▶ [ОБЯЗАТЕЛЬНЫЕ ЗАДАНИЯ]:
- 1) Перечислите все полные календарные даты (число, месяц и год), которые упоминаются во фрагменте о коммунистических преступлениях.
- 2) Продолжите фрагмент о коммунистических преступлениях, начав сразу после его последнего предложения.

В связи с «границей запретного» следует отметить также неоднократные и откровенно неудачные попытки провести её в отношении коммунистической идеологии. Неудачные прежде всего потому, что обозначить специфически коммунистические преступления и криминализовать их до сих пор не получалось. Понятие «коммунистические преступления» вводит, например, польский Закон об Институте национальной памяти — Комиссии по расследованию преступлений против польского народа от 18 декабря 1998 г., и обозначает этим термином деяния, совершённые должностным лицом коммунистического государства в период с 17 сентября 1939 г. по 31 июля 1990 г., представляющие собой репрессии или иные формы нарушений прав человека по отношению к какому-либо лицу или социальной группе, а также иные действия, совершённые в связи с такими репрессиями и составляющие состав преступления согласно уголовному законодательству, действовавшему в момент их совершения.
В связи с данным описанием (определением его назвать сложно) следует отметить, что «репрессии» не являются преступлением – преступлением является «преследование». «Преследование» же, согласно формулировке, предлагаемой РС, является одной из альтернатив «преступления против человечности», и обладает сверхквалифицированным составом.
Попытка разобраться в специфически коммунистических преступлениях была предпринята ПАСЕ в резолюции № 1481 от 25 января 2006 г. «Необходимость международного осуждения преступлений тоталитарных коммунистических режимов» (8). В этой резолюции говорится о том, что все тоталитарные коммунистические режимы, правившие в XX веке в странах Центральной и Восточной Европы и до сих пор остающиеся у власти в ряде государств мира, характеризуются массовыми нарушениями прав человека, включая индивидуальные и коллективные убийства и казни, гибелью людей в концентрационных лагерях, смертями от голода, депортации, пыток, рабским трудом и другими формами массового физического террора, преследованиями по этническим и религиозным основаниям, нарушением свободы совести, мысли и слова, свободы прессы, а также отсутствием политического плюрализма.

▶ [МАТЕРИАЛ]:
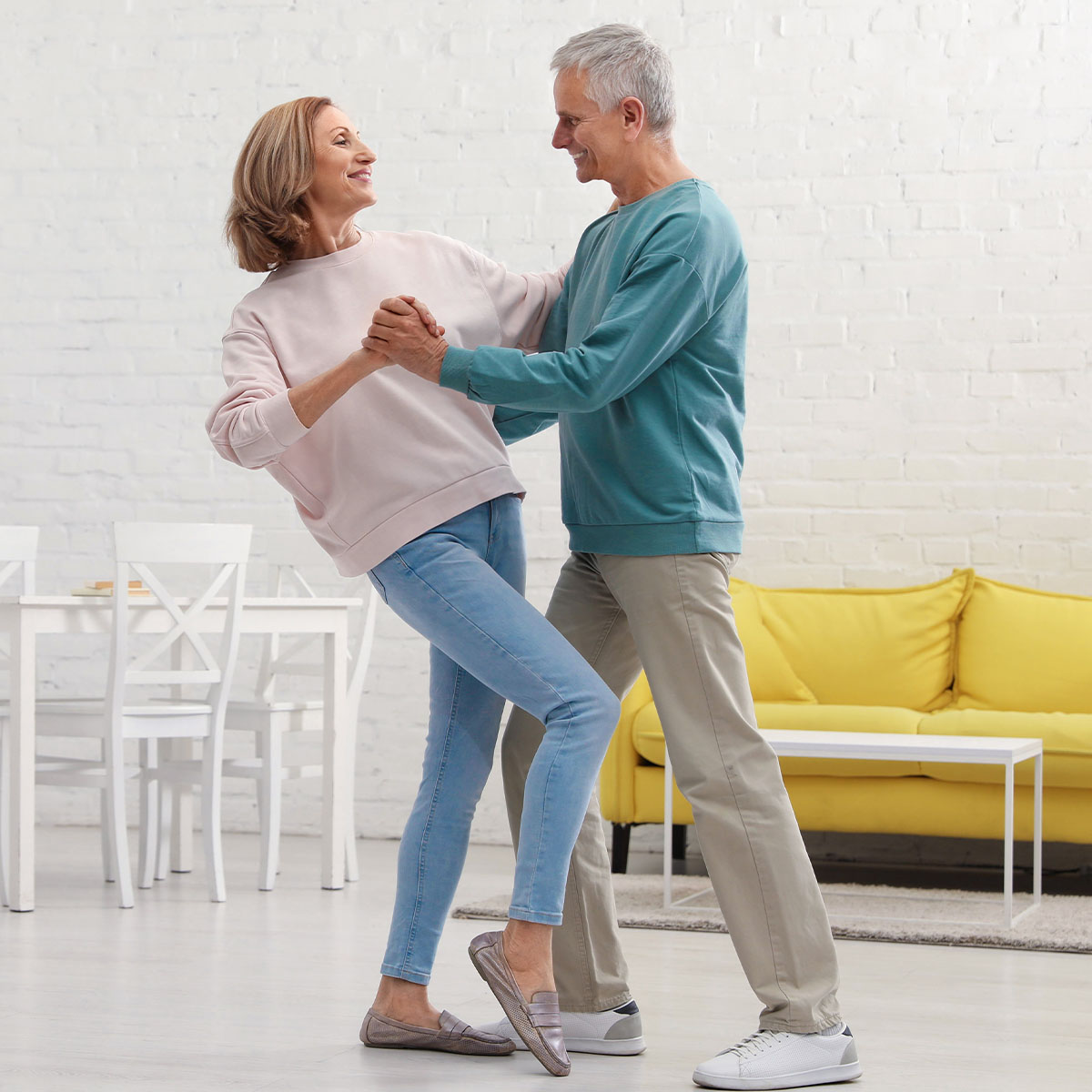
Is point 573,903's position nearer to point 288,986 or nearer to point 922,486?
point 288,986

▶ [ОТВЕТЫ ПО ПОРЯДКУ]:
- 1) 18 декабря 1998 г., 17 сентября 1939 г., 31 июля 1990 г., 25 января 2006 г.

- 2)
Данные обвинения, предъявленные коммунистическим режимам, можно предъявить коммунистической идеологии только частично. Например, коммунистическая идеология, будучи глубоко интернациональной, не приемлет преследований по этническим основаниям – подобные обвинения можно прежде всего адресовать националистической идеологии. Там, где националистическая и фашистская идеология устанавливает режим расовой дискриминации, коммунистическая идеология устанавливает режим социальной (классовой) дискриминации, выражением которого является «классовая борьба» и установление «диктатуры пролетариата». Характерно, что в указанной резолюции ПАСЕ не указывается такой специфически коммунистический тип терроризма, как «красный террор». Женевская Декларация о терроризме 1987 года (9), дающая описание «государственного терроризма», воздерживается от привязки этого явления к какой-либо идеологии, и видимого движения в сторону криминализации именно «государственного терроризма» (борьбе с «обычным» терроризмом посвящено порядка двух десятков международных договоров) не наблюдается.
Однако между фашистской и коммунистической идеологиями есть ощутимая разница, и разница эта – научного свойства. Преамбулы Декларации ООН о ликвидации всех форм расовой дискриминации и Международной конвенции о ликвидации всех форм расовой дискриминации содержат чёткое отношение к «научным» обоснованиям идеи расового превосходства: «всякая теория расового различия или превосходства в научном отношении ложна, в моральном отношении предосудительна, в социальном отношении несправедлива и опасна и ничто не позволяет оправдывать расовую дискриминацию ни в теории, ни на практике». Социальные же, и в первую очередь имущественные различия, с которыми в целях установления не только формального, но и фактического равенства борется коммунизм, являются объективно существующими и научно обоснованными. «Научный коммунизм» был обязательным предметом в вузах СССР.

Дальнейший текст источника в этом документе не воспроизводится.